Since the breakdown of infrastructure as a result of the 2011 revolution, young people in Egypt face high levels of unemployment and increasing costs of living. The number of people struggling to provide income for themselves and their families was recognised by our partner, John Hanna. John stressed the need to support young people in accessing small business loans and mentoring opportunities. Our partnership with John enabled us to develop a micro-finance project for young people and people with disabilities. In 2013 we raised funds to provide 80 carefully selected individuals with loans to establish small businesses, and recruited volunteer business mentors.
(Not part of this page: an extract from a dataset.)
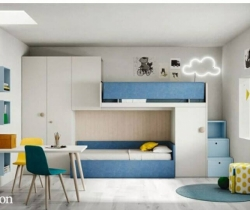 childrens bedroom ideas girl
In just a year, we saw some of the amazing things people we able to achieve with their loans, including:
- Making and selling shoes
- Setting up a barber shop
- Using a tricycle to transport goods
- Selling poultry in the village
- Setting up a home shop
Meet Hany Fayez:
Hany Fayez is a 35 year-old man who has a sight problem. Hany and his brother wanted to start up a project of selling shoes, but they didn’t have enough money to start. When Hany heard about the microfinance programme, he submitted an application to get a loan. This was granted, and the Fayez brothers started buying old shoes, mending them and selling them at local markets. After completing the repayment of the first loan, they applied for a second, bigger loan to use as capital to expand the business. With the income they generated from this, they were able to pay off the second loan. Hany was able to build a house, and he says he is happy because he has enough rooms and it is suitable for him and his sons to live. Hany is also able to pay for his children’s school fees now.